2.2. Discussion of Features
[Note that we have a formal semantic definition for this language that is every bit as precise as the grammar above. However, we have not yet figured out how to present it in a form that humans find equally palatable, so we postpone it to an appendix.]
primary ::= literal
literal ::= Boolean | integer | intSequence | real | string
The primitive elements by which the value of a document is represented.
term ::= primary op term
op ::= "+" | "−" | "*" | "/"
Both the primary and the term must reduce to numbers; the arithmetic operators are evaluated right-to-left (a la APL, without precedence) and bind less tightly than function application. The result is a real if either operand is.
invocation ::= id
Id is looked up in the current environment; depending on its current binding, this may produce contents, bindings, and/or labels; if the rhs bound to id was quoted, that expression is evaluated in the current environment. In the (implicit) outermost environment, every id is bound to the corresponding universal (ID).
invocation ::= name "." id
Qualified names represent lookup in "nested" environments; name must have been bound to an environment, in which id is looked up.
indirection ::= name "%"
This indicates an intentional indirection through name, which should be preserved as part of the structure; replacing the indirection by its value in the current environment is a value-preserving loss of structural fidelity. (An invocation that is simply a name is an abbreviation that need not be preserved.)

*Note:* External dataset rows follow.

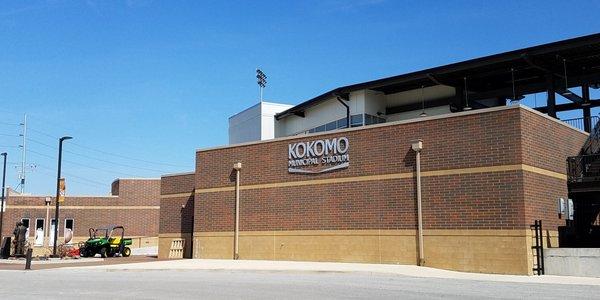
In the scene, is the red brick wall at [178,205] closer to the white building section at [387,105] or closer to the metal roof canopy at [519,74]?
Result: the white building section at [387,105]

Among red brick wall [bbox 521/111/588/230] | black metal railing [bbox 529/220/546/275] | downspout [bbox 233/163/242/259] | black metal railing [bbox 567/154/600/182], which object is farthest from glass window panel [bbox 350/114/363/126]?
black metal railing [bbox 529/220/546/275]

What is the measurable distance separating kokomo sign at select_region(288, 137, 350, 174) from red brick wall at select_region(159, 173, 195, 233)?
9229 millimetres

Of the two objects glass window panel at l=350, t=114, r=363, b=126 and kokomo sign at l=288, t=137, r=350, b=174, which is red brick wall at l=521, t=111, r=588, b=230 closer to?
kokomo sign at l=288, t=137, r=350, b=174

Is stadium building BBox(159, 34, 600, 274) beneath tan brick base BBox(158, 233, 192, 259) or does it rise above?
above

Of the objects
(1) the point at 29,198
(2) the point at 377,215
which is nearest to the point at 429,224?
(2) the point at 377,215

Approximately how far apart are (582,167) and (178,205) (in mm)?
21790

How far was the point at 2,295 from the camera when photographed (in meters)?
15.4

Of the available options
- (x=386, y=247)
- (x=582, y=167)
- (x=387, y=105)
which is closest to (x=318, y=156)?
(x=386, y=247)

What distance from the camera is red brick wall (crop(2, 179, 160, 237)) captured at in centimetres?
5647

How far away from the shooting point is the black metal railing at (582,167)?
976 inches

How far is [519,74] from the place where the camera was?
32344 millimetres

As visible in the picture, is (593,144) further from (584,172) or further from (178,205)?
(178,205)

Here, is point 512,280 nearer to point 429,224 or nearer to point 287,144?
point 429,224

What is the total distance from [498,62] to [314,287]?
17351 millimetres
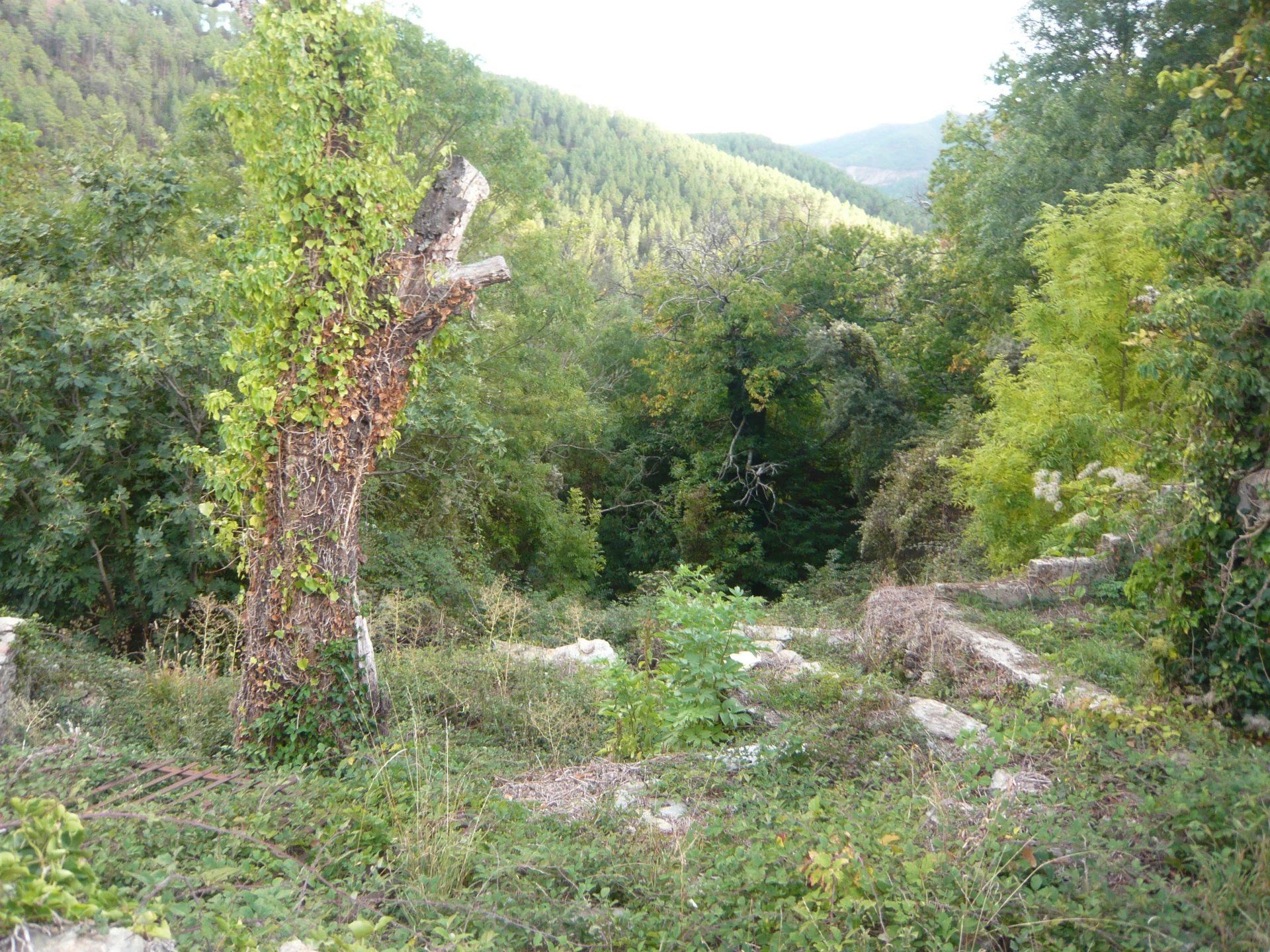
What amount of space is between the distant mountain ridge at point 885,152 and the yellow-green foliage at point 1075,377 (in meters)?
104

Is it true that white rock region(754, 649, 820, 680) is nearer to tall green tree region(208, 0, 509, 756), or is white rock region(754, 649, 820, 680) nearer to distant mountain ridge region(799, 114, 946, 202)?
tall green tree region(208, 0, 509, 756)

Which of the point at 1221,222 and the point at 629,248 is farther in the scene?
Result: the point at 629,248

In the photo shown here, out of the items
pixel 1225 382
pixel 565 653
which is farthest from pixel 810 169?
pixel 1225 382

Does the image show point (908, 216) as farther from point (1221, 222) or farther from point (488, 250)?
point (1221, 222)

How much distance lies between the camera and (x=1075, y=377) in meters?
10.9

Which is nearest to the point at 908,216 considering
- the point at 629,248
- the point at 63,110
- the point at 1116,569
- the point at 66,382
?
the point at 629,248

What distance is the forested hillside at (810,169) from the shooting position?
69375mm

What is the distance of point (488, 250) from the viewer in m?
16.0

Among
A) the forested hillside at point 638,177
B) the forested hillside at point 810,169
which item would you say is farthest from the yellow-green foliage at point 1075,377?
the forested hillside at point 810,169

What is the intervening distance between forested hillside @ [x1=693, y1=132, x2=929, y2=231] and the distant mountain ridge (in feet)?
29.2

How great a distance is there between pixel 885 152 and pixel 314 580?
6220 inches

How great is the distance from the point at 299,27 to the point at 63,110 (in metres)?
41.9

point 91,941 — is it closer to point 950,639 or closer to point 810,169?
point 950,639

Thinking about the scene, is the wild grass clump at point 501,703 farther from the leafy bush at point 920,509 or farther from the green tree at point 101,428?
the leafy bush at point 920,509
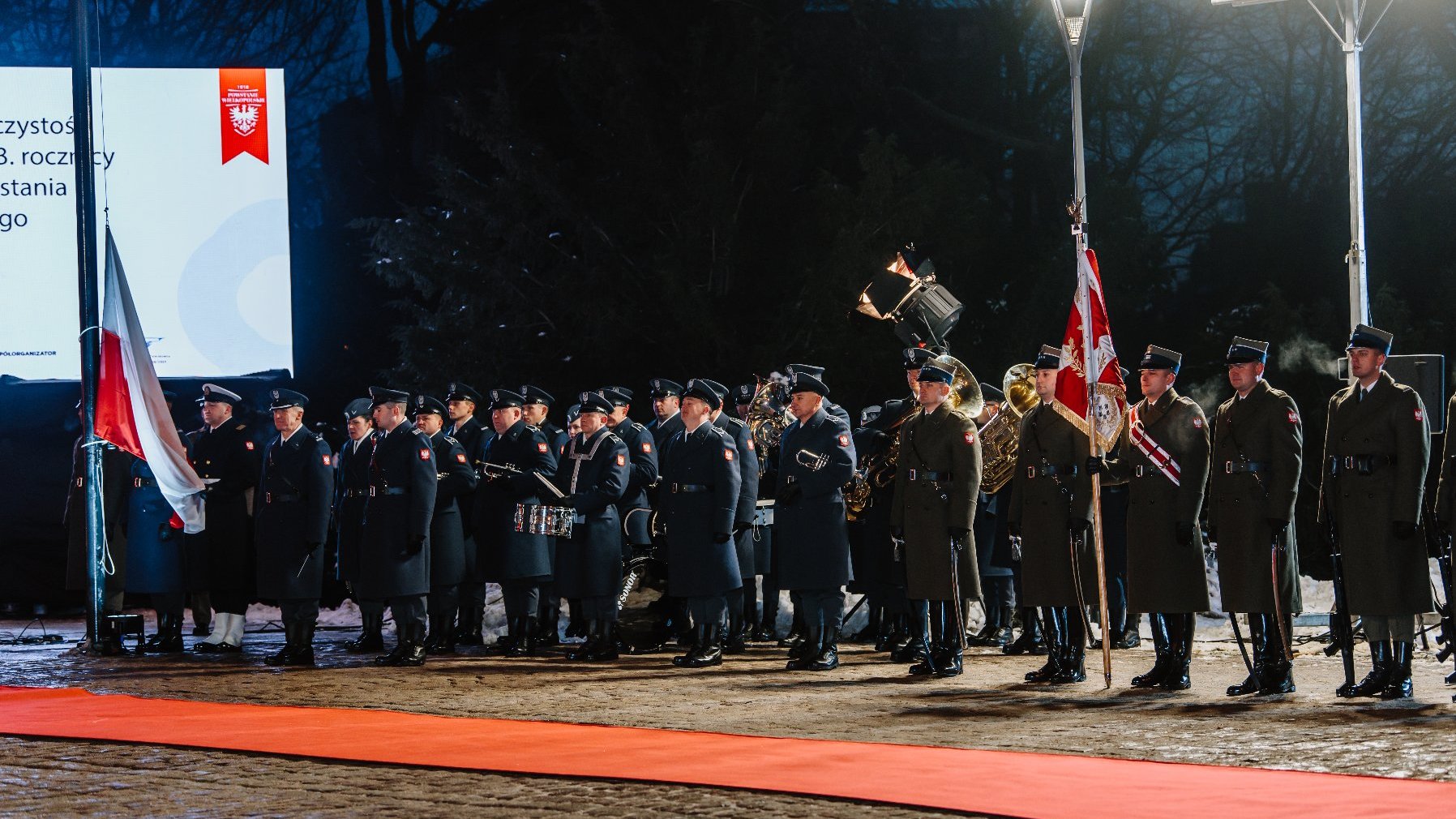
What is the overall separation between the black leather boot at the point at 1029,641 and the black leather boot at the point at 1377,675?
297 cm

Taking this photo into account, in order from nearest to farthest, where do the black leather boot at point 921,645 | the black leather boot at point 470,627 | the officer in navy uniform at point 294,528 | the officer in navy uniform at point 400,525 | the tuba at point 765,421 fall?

universal ::= ucID ( "." ucID )*
Universals are like names, but written entirely in upper case letters. They are presumed to be defined externally, so they are not looked up in the environment.
application ::= ( name | universal ) "[" item* "]"
If the application involves a universal (either explicitly, or because the name is bound to a universal), the corresponding function is applied to the argument list that results from evaluating item*. Part of the definition of Layer 2 will involve the specification of a small set of standard functions, which may be expanded in various Layer 3 extensions.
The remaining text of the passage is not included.